Start of Excerpted data
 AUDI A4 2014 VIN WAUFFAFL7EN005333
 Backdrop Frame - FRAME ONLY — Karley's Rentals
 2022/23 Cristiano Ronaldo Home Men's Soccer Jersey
End of Excerpted data
Start of Excerpted data
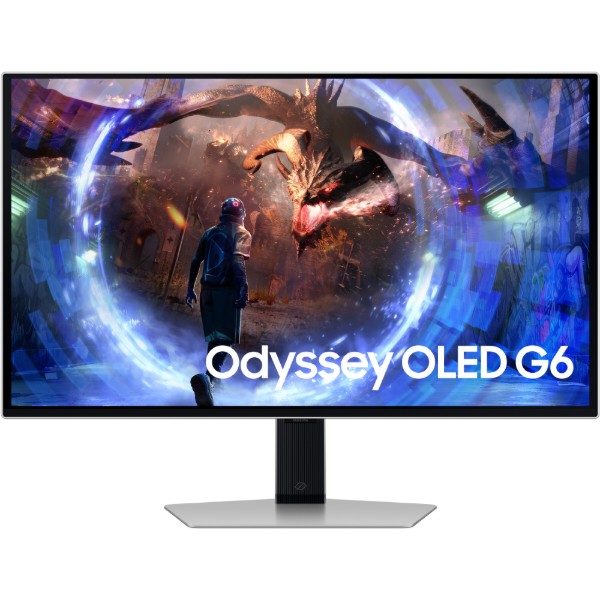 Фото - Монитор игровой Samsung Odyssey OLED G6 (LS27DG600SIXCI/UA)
End of Excerpted data
_Required action_
Extract from the listing above the lines between the line containing "Backdrop Frame - FRAME" and the line containing "2022/23 Cristiano Ronaldo", keeping both of those lines. Output nothing else.

_Response below_
 Backdrop Frame - FRAME ONLY — Karley's Rentals
 2022/23 Cristiano Ronaldo Home Men's Soccer Jersey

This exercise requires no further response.